The freeze was projected to save the state a projected $190 million in the current fiscal year, which was more than a third of the $500 million projected savings from program changes being implemented by Gov. Jan Brewer's administration. The budget cuts have been approved by the Legislature.

The Court of Appeals' ruling agreed with the plaintiffs that state constitutional protections for the voter-approved eligibility expansion means the Legislature must provide additional funding. However, the panel said courts can't determine whether the state has other money available to maintain the program's eligibility levels and that it was up to the legislators to perform that political function.

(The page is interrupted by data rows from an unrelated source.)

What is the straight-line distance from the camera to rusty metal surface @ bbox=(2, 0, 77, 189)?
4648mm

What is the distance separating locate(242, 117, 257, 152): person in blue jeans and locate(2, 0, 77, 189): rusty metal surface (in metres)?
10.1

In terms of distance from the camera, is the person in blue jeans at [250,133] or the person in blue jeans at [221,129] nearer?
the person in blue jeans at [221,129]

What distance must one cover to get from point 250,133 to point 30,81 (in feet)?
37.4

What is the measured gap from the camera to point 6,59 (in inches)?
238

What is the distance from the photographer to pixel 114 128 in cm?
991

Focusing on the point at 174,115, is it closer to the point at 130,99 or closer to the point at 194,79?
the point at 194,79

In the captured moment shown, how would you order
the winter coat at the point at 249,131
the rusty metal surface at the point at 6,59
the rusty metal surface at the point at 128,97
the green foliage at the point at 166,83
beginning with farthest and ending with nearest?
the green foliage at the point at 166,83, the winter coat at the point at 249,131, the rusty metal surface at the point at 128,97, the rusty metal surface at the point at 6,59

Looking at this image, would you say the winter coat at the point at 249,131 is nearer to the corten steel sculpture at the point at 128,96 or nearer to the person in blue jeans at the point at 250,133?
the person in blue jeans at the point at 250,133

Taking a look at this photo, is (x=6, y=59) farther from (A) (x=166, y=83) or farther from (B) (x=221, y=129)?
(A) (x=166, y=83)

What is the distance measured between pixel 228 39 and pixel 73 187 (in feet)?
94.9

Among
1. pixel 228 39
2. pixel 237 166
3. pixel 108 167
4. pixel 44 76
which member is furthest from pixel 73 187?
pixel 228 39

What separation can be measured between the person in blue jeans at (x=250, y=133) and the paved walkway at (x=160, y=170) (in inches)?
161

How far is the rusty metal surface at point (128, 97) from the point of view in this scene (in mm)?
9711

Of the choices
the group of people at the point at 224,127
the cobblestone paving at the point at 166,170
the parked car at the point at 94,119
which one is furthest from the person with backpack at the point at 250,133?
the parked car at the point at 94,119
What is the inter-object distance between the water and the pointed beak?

Without set standards on whether the Legislature has truly used "available" money, "we are ill-equipped to inquire into and second-guess the complexities of decision-making and priority-setting that go into managing the state's budget and the appropriations made pursuant to budget decisions," Judge Patricia K. Norris wrote for the three-judge panel.

Tim Hogan, an Arizona Center for Law in the Public Interest attorney representing the challengers, said they will ask the Arizona Supreme Court to quickly review the Court of Appeals ruling.

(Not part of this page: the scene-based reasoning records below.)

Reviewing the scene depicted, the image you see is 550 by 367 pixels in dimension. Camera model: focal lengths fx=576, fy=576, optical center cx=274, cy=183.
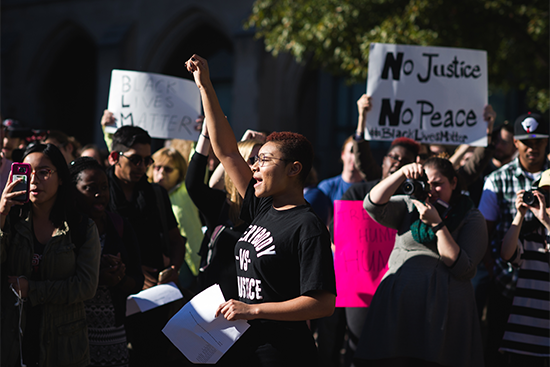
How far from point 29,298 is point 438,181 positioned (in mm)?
2491

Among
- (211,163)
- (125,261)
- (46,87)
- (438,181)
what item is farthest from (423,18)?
(46,87)

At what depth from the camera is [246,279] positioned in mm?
2547

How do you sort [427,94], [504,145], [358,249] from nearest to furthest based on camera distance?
1. [358,249]
2. [427,94]
3. [504,145]

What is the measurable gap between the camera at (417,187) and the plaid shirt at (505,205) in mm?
1092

"That's a meaningless right for people if that's the case," he said of the ruling. "This initiative was specific about prohibiting (enrollment) caps and requiring that everybody below the federal poverty line would require health benefits."

The line drawn by the ruling "doesn't mean much in the real world," Hogan added.

Brewer applauded the ruling, saying it took into account that avoiding the Medicaid cutbacks would have resulted in devastating cuts for services such as schools and public safety.

"Elected officials are charged with making tough choices, and our actions to reform Medicaid are exactly that," she said.